Solr full refresh doesn't clear the index - solr

I'm having an issue where Solr won't clear the index during a full import.
All of the servers run Solr 3.4, the configuration is as vanilla as it can be.
I tried this on our development environment and on an instance on my own computer, and received similar results.
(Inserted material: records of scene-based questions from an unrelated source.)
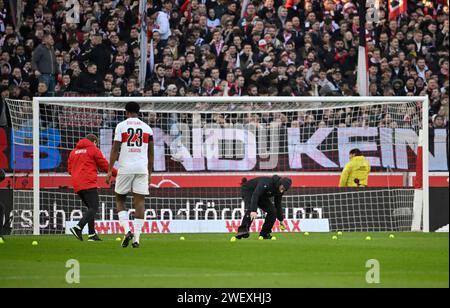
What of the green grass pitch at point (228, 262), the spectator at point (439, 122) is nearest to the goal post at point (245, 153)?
the spectator at point (439, 122)

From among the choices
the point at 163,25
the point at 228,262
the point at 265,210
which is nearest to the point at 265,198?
the point at 265,210

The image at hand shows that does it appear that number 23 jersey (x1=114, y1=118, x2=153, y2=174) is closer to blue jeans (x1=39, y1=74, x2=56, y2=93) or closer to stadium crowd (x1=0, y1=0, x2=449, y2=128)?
stadium crowd (x1=0, y1=0, x2=449, y2=128)

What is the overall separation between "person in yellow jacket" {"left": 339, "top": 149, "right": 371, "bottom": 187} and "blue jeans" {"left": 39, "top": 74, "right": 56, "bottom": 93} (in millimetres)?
6662

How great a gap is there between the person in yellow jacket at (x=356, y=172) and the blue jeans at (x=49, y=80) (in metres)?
6.66

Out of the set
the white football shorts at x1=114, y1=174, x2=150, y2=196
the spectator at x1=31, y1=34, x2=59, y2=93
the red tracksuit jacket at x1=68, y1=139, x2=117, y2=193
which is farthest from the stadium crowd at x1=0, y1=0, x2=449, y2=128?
the white football shorts at x1=114, y1=174, x2=150, y2=196

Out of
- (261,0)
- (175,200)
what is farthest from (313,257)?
(261,0)

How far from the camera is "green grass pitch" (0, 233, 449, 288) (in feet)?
40.7

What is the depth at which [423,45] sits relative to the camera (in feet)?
95.2

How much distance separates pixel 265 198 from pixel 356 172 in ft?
16.7

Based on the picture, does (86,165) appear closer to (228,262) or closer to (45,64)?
(228,262)

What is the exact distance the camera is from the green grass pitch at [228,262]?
1241cm

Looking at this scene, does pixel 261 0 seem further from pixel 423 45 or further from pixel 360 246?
pixel 360 246

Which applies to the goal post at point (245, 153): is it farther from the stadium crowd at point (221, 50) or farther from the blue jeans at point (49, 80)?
the blue jeans at point (49, 80)

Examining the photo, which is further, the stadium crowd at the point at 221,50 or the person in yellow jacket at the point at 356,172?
the stadium crowd at the point at 221,50
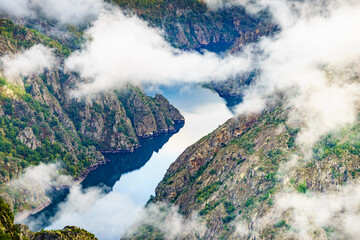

The schema is rather simple, these are the salient points:
<schema name="System" version="1.4">
...
</types>
<fieldType name="string" class="solr.StrField" sortMissingLast="true" omitNorms="true" />
<fieldType name="long" class="solr.TrieLongField" precisionStep="0" omitNorms="true" positionIncrementGap="0" />
<fieldType name="date" class="solr.TrieDateField" omitNorms="true" precisionStep="0" positionIncrementGap="0" />
<fieldType name="documentKey" class="solr.TextField">
<analyzer type="index">
<tokenizer class="solr.KeywordTokenizerFactory"/>
</analyzer>
<analyzer type="query">
<tokenizer class="solr.KeywordTokenizerFactory"/>
</analyzer>
</fieldType>
</types>
<fields>
<field name="document_id" type="documentKey" indexed="true" stored="true" required="true" />
<field name="entity_id" type="long" indexed="true" stored="true" required="true" />
<field name="name" type="string" indexed="true" stored="true" required="true" />
<field name="entity_type" type="string" indexed="true" stored="true" required="false" />
<field name="Timestamp" type="date" indexed="true" stored="true" default="NOW" multiValued="false"/>
</fields>
</schema>
Of note:
- The document_id field is calculated in the materialized view which is used to populate the index, and is a combination of other fields not in this index, but is indipendent of the entity_id. It's unique.
- The entity_id field is the key of a couple of tables, and for the same document_id it can change wildly between a refresh and another.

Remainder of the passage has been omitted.